This repository contains scripts to process and join data from the World of Code dataset (see https://arxiv.org/abs/2010.16196) and CVE (Common Vulnerabilities and Exposures) dataset (gathered using the cve-search project), that were used in the "The Secret Life of CVEs" paper submission, accepted to MSR 2023 Challenge: https://conf.researchr.org/track/msr-2023/msr-2023-mining-challenge, and published as DOI:10.1109/MSR59073.2023.00056.
Results were analyzed with the help of Jupyter Notebooks, available in the 'notebooks/' subdirectory.
The final dataset, along with the source code and notebooks used to extract and analyze the data, are accessible on Figshare: https://doi.org/10.6084/m9.figshare.22007003.
@INPROCEEDINGS{10174215,
author={Przymus, Piotr and Fejzer, Mikołaj and Narębski, Jakub and Stencel, Krzysztof},
booktitle={2023 IEEE/ACM 20th International Conference on Mining Software Repositories (MSR)},
title={The Secret Life of CVEs},
year={2023},
volume={},
number={},
pages={362-366},
doi={10.1109/MSR59073.2023.00056}
}
@article{Przymus2023,
author = "Piotr Przymus and Mikołaj Fejzer and Jakub Narębski and Krzysztof Stencel",
title = "{The Secret Life of CVEs - code and dataset}",
year = "2023",
month = "3",
url = "https://figshare.com/articles/dataset/The_Secret_Life_of_CVEs_-_code_and_dataset/22007003",
doi = "10.6084/m9.figshare.22007003.v1"
}
The code requires Python 3 to run.
Results of each script are saved in the data/
directory. Files in this
directory without any extension are pandas dataframes saved in parquet
file format.
The easiest way to run all scripts in order is to use DVC (Data Version Control)

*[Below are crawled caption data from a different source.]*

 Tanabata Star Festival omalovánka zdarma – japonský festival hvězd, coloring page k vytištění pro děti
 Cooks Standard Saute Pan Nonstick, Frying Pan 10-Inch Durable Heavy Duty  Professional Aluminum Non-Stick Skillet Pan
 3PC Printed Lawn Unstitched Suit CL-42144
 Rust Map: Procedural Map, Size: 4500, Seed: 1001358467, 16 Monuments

command line tool. To recreate data processing and filtering on your local machine,
use "dvc repro
" in main directory, which will run all scripts according to
what is in the "dvc.yaml" file, replacing data folder content when needed.
The data is also available on DagsHub, in the connected repository:
https://dagshub.com/ncusi/secret_life_of_CVEs, from which you can get data
from with "dvc pull
" (after configuring DagsHub as dvc remote).

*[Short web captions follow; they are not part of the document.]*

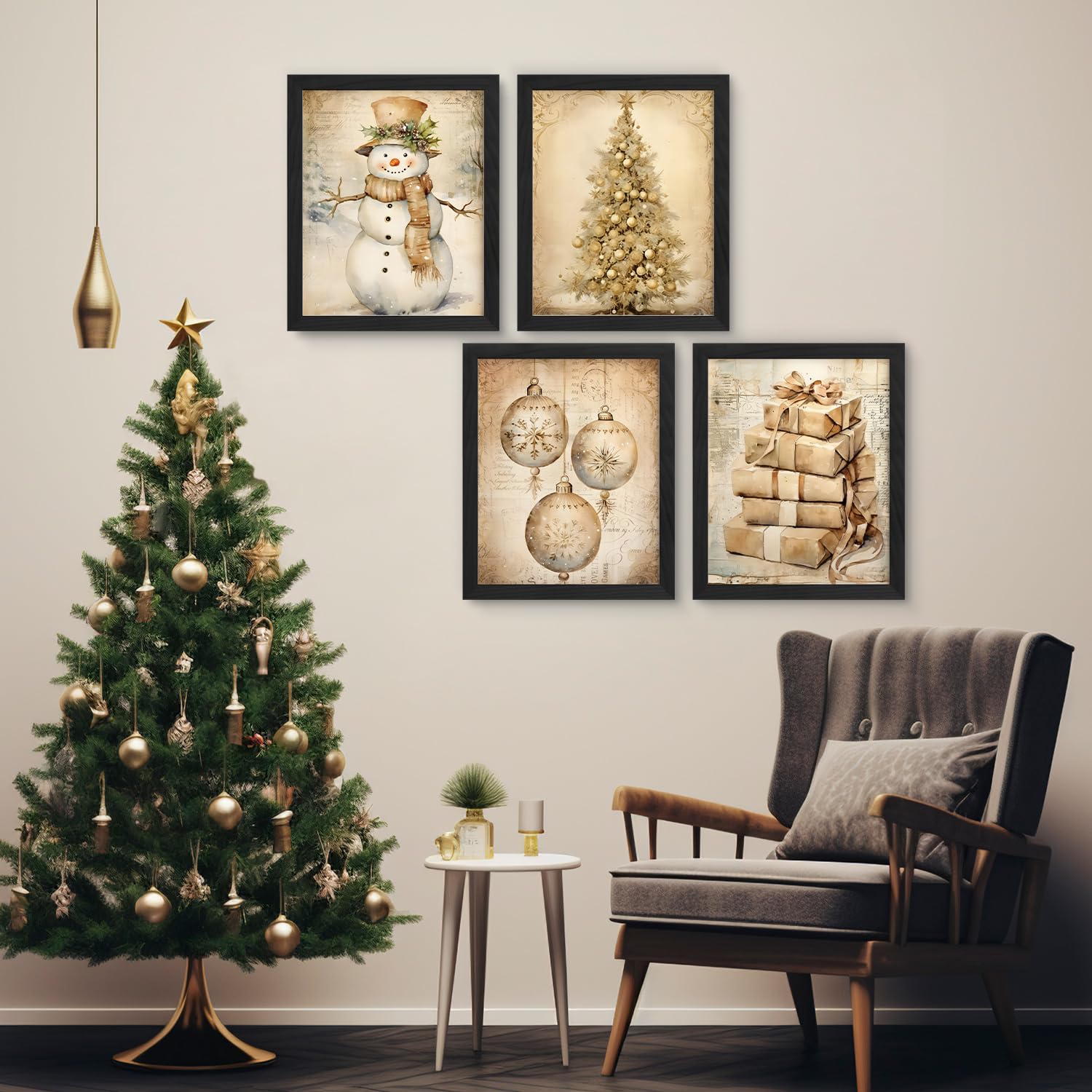 JXREQ Vintage Christmas Wall Art Prints 8x10 Snowman Tree Set of 4 Unframed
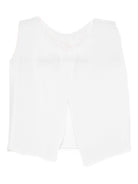 T-shirt per neonati Mariella Ferrari bianca con dettagli ricamati rosa - Rubino Kids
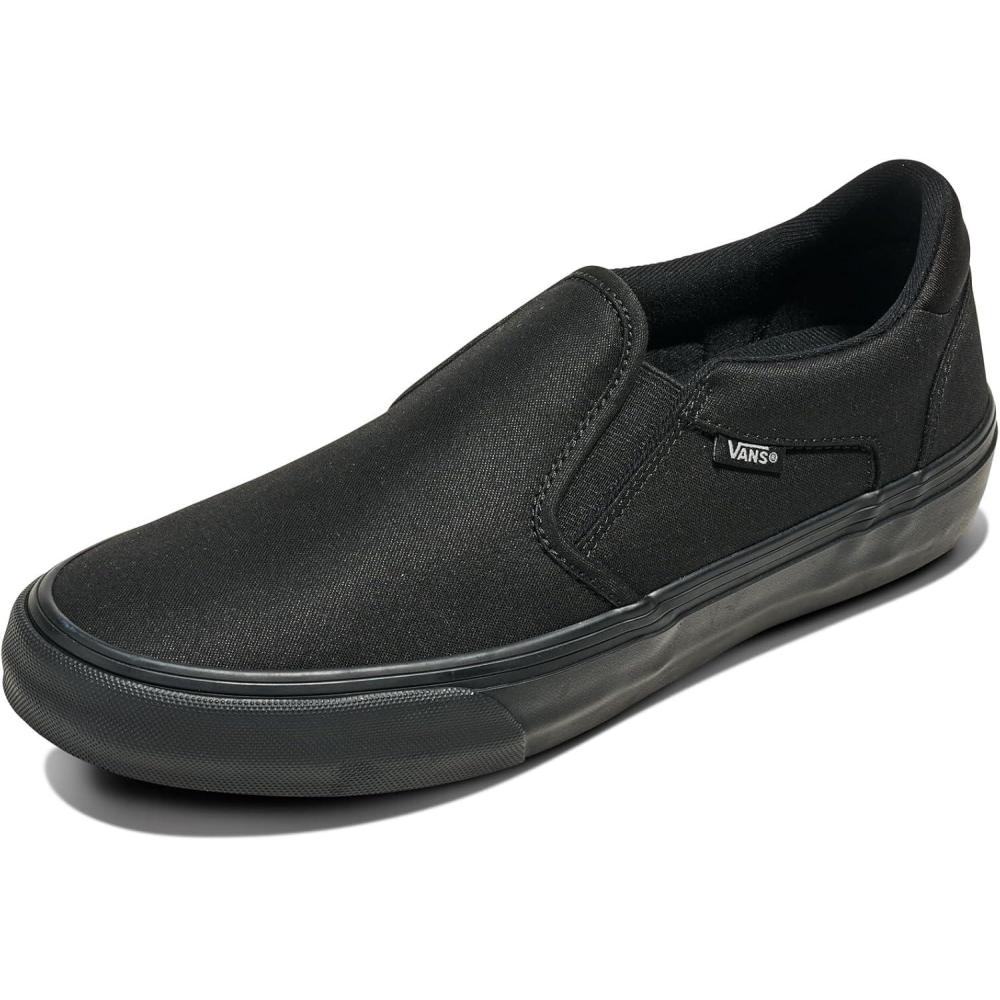 imageVans Mens Asher Deluxe Slipon Shoe Comfortable Sneakers for Fashion Walking amp Everyday WearTextile BlackBlack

To replicate the results in the paper, after recreating data files, or
downloading them from Figshare, or from DagsHub, use Jupyter notebooks
from the "notebooks/
" directory.
The code starts with data already extracted from World of Code. To recreate data extraction from WoC servers:
- Run "projects_stats/with_CVS_in_commit_message_ignore_case.sh" on WoC servers
- Run "cat search.CVE_in_commit_message_ignore_case.lstCmt_9.out | cut -d';' -f1 | ~/lookup/getValues c2P 1 >projects_with_CVE_fix.txt" on WoC servers
- Run "cve_search_parser.py search.CVE_in_commit_message.lstCmt_9.out projects_with_CVE_fix.txt cve_df_filename" on WoC servers
- Copy the result 'cve_df_filename' to local machine, and replace 'cve_df_filename' in 'data/' folder.
Retrieving CVE information (with the help of 'cve_information/retrieve_cve_info.py'
script) requires an instance of CVE-Search running,
as the script makes use of its REST API. Currently the instance URI is hardcoded,
and you need to change it to be able to use your local instance, or some public
instance. You would need to change the following line in gather_cve_published_data()
function:
url = 'http://158.75.112.151:5000/api/cve/'
request_url = url + cve
The data file is available on Figshare, and via DagsHub.